Il datore di lavoro deve trovare soluzioni tali da consentire al dipendente di stare vicino al figlio disabile

Chiarimento importante alla luce della vicenda vissuta da una operatrice di stazione, la quale ha chiesto a più riprese, ma inutilmente, al suo datore di lavoro di essere assegnata a un posto di lavoro a orario fisso, sottolineando la necessità di occuparsi di suo figlio, affetto da una grave disabilità e da un’invalidità totale

Il datore di lavoro deve trovare soluzioni tali da consentire al dipendente di stare vicino al figlio disabile

Le condizioni di impiego e di lavoro devono essere adattate per consentire a tali genitori di occuparsi dei figli, e ciò senza rischiare di subire una discriminazione indiretta.
Questo il principio fissato dai giudici europei (sentenza dell’11 settembre 2025 della Corte di giustizia dell’Unione Europea), chiamati a prendere in esame il delicato contenzioso sorto in Italia.

**Richiesta scritta:** Prosegui l'articolo sulla tutela dei lavoratori con figli disabili, riprendendo subito dopo la sua ultima frase.

**Materiale fornito:**
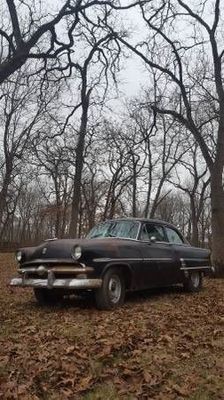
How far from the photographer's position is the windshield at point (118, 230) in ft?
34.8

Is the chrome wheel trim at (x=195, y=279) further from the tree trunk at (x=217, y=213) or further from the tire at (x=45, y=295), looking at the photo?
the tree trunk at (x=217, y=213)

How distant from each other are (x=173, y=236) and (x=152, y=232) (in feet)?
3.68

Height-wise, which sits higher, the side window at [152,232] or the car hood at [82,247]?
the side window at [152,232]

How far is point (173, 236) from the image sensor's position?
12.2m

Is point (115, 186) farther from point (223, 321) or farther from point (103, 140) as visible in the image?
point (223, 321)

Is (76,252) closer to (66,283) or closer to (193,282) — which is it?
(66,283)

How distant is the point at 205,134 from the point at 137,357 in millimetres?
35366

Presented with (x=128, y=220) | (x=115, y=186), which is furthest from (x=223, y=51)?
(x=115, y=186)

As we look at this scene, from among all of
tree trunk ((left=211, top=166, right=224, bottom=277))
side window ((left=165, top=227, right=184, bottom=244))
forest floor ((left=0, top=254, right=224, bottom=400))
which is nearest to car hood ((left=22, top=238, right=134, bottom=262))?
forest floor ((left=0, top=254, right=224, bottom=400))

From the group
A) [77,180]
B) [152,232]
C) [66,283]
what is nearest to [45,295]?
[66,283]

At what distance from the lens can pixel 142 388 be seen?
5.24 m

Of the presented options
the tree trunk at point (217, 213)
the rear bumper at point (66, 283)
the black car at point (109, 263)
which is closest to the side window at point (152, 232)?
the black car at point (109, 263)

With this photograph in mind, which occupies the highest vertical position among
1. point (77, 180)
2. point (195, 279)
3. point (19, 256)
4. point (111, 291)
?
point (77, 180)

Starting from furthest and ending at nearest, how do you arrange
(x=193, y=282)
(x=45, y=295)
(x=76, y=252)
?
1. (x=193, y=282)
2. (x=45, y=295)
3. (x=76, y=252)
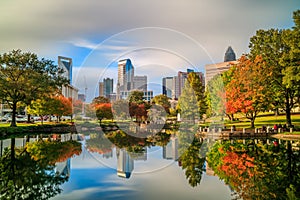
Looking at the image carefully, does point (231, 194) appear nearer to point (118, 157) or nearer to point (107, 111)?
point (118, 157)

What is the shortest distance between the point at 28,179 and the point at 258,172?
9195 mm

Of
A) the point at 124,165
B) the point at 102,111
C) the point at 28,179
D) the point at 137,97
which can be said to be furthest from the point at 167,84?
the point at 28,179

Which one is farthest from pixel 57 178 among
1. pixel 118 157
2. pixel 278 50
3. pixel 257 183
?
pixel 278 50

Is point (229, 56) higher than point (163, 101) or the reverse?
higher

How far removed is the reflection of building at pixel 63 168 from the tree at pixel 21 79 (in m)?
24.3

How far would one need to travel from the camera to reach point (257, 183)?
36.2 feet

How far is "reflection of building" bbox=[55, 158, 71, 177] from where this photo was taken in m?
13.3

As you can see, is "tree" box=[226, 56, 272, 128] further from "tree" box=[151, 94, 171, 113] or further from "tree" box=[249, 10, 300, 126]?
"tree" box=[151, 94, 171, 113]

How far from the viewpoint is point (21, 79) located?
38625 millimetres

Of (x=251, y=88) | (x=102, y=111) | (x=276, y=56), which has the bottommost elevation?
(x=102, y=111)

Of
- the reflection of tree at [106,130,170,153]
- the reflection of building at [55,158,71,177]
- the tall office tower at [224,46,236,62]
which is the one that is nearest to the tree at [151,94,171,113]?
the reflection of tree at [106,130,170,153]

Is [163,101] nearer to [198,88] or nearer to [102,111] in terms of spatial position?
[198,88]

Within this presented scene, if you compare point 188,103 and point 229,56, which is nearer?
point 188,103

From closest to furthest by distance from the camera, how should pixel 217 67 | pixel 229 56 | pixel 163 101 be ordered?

---

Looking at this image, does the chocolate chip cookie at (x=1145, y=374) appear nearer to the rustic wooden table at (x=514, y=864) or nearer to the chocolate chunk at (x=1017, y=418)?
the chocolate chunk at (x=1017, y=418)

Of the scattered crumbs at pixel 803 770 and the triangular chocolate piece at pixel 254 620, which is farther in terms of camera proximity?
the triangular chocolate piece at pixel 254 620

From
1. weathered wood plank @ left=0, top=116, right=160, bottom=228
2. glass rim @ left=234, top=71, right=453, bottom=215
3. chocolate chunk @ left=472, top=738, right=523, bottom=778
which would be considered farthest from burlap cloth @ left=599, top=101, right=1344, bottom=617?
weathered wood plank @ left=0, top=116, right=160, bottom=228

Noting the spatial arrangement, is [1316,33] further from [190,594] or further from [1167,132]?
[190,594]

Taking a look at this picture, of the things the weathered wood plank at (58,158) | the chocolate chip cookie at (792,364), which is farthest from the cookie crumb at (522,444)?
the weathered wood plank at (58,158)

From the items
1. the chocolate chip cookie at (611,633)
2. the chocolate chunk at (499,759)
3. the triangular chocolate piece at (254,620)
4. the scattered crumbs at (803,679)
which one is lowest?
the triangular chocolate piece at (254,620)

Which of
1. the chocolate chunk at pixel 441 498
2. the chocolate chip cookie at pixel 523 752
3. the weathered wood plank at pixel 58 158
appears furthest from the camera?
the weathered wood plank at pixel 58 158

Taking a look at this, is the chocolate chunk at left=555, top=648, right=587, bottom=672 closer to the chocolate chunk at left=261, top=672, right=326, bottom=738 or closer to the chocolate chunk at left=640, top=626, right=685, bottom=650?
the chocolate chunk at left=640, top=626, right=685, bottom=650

**Problema risolto:**
Nello specifico, un’operatrice di stazione ha chiesto a più riprese al suo datore di lavoro di essere assegnata a un posto di lavoro a orario fisso. La sua domanda si fondava sulla necessità di occuparsi di suo figlio, affetto da una grave disabilità e da un’invalidità totale.
Il datore di lavoro le ha accordato, a titolo provvisorio, taluni accomodamenti, ma si è tuttavia rifiutato di rendere permanenti tali accomodamenti.
Lo scontro tra azienda e lavoratrice, che ha ovviamente impugnato il rifiuto del datore di lavoro, è arrivato fino in Cassazione, e i magistrati italiani hanno chiesto lumi ai giudici europei in merito all’interpretazione del diritto dell’Unione Europea in materia di tutela contro la discriminazione indiretta di un lavoratore che si occupa di suo figlio minore gravemente disabile, pur non essendo disabile egli stesso.
Secca la risposta dei giudici europei: il divieto di discriminazione indiretta fondata sulla disabilità, ai sensi della direttiva quadro sulla parità di trattamento in materia di occupazione e di condizioni di lavoro, si estende anche a un lavoratore che ne è vittima a causa dell’assistenza che fornisce a suo figlio, affetto da disabilità.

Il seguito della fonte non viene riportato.